**About this exercise**. From the first line to the last, please reproduce the material exactly, skipping the pictures.

**Data block**.
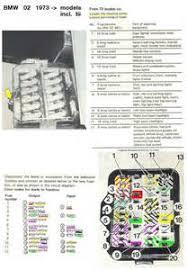 similiar bmw 325ci fuse box diagram keywords 2002 bmw fuse box diagram 2002 image about wiring diagram and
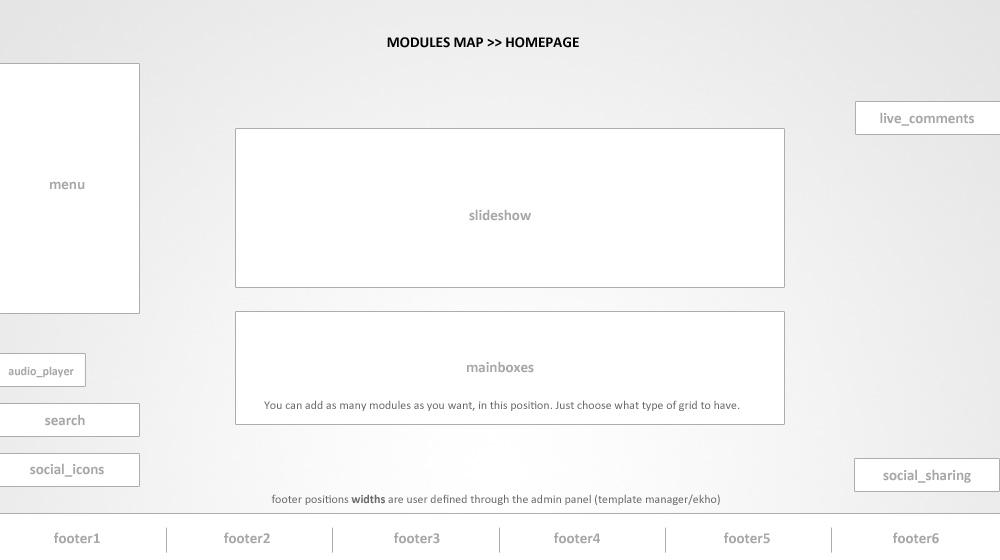 EKHO Joomla Template Module Positions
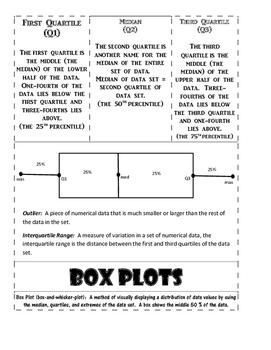 Box Plot Foldable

**Task answer**.
 similiar bmw 325ci fuse box diagram keywords 2002 bmw fuse box diagram 2002 image about wiring diagram and
 EKHO Joomla Template Module Positions
 Box Plot Foldable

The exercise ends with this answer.